INFORMATION SHOWN:
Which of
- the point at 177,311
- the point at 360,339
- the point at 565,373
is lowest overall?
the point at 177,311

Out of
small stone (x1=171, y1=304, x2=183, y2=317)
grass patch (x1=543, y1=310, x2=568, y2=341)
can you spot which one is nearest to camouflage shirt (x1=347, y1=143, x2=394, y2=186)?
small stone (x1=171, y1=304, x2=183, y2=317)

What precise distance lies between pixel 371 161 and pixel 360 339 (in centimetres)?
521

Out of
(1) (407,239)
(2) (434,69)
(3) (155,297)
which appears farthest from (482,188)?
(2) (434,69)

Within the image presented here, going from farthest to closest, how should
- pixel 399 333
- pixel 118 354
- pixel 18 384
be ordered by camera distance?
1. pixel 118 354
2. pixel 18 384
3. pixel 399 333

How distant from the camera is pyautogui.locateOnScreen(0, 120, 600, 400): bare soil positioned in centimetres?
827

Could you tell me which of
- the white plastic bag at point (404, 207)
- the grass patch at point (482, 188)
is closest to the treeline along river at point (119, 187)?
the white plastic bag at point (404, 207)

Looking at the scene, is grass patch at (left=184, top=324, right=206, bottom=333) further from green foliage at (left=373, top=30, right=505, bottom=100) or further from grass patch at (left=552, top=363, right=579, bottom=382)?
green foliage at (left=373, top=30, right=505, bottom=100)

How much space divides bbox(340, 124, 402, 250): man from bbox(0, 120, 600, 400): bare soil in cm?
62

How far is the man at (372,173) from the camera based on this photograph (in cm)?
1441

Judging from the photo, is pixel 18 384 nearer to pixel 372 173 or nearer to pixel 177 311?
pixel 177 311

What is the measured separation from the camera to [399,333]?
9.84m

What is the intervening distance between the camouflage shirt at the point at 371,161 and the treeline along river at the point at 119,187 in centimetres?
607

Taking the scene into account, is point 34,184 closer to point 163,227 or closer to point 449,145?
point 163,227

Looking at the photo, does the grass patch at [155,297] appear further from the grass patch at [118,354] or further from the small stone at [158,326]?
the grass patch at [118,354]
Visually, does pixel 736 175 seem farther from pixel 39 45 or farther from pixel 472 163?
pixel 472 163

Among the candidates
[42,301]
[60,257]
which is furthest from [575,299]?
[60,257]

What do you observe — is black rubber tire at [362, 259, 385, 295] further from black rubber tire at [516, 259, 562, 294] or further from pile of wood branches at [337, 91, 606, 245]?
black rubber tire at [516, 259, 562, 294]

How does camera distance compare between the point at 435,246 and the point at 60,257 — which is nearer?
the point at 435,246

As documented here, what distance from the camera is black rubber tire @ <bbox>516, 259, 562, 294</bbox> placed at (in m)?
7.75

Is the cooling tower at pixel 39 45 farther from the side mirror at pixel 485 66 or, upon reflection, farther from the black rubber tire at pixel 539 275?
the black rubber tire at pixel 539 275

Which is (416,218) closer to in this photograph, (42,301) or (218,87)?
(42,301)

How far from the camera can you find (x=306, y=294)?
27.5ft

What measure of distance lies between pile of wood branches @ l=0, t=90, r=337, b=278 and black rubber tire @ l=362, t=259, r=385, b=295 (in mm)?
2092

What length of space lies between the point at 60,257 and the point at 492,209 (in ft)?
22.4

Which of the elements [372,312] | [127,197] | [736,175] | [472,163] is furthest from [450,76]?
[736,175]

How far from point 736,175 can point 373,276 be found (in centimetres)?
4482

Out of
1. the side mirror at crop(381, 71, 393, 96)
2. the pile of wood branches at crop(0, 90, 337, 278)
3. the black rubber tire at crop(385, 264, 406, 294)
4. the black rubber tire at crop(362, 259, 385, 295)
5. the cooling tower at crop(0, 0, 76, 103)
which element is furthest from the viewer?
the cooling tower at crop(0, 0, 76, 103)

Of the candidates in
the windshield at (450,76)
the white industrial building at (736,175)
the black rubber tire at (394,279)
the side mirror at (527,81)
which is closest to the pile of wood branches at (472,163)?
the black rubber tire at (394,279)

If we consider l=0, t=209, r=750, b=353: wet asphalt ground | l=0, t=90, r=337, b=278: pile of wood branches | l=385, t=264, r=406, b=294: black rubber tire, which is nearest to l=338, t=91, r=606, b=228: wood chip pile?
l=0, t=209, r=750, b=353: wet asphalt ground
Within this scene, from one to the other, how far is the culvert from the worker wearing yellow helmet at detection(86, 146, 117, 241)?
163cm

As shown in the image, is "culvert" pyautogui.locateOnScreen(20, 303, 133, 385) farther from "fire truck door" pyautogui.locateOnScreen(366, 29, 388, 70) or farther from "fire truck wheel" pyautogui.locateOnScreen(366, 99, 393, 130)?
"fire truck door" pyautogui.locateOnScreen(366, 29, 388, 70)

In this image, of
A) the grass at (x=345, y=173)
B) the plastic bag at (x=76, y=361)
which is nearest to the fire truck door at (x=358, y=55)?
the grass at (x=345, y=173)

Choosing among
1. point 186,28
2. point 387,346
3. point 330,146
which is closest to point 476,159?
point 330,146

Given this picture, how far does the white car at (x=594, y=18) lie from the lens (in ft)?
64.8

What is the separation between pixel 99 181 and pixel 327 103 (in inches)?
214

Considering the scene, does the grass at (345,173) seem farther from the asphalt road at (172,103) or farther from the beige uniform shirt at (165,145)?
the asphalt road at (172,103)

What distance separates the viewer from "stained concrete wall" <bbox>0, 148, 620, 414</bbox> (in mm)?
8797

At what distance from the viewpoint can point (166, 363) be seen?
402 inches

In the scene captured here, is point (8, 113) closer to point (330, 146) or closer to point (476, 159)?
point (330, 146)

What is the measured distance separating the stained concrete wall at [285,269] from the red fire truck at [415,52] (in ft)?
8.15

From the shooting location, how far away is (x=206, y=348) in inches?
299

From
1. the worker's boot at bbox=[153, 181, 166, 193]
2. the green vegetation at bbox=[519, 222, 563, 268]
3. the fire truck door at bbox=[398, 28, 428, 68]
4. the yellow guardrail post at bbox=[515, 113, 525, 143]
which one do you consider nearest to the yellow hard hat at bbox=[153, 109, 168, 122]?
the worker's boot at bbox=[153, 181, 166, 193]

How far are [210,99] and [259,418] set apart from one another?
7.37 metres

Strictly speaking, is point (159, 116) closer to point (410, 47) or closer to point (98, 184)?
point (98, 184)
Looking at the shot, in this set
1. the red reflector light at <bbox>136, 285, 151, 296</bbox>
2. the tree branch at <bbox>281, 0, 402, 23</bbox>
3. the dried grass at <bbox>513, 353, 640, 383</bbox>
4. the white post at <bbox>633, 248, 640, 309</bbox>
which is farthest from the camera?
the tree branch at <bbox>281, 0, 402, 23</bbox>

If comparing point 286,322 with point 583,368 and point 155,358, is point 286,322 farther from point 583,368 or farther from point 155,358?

WHAT YOU HAVE TO DO: Which lines of the records contain the word "candidates"? Return each of those lines in full.

OUTPUT BELOW:
Among the candidates
Of the candidates in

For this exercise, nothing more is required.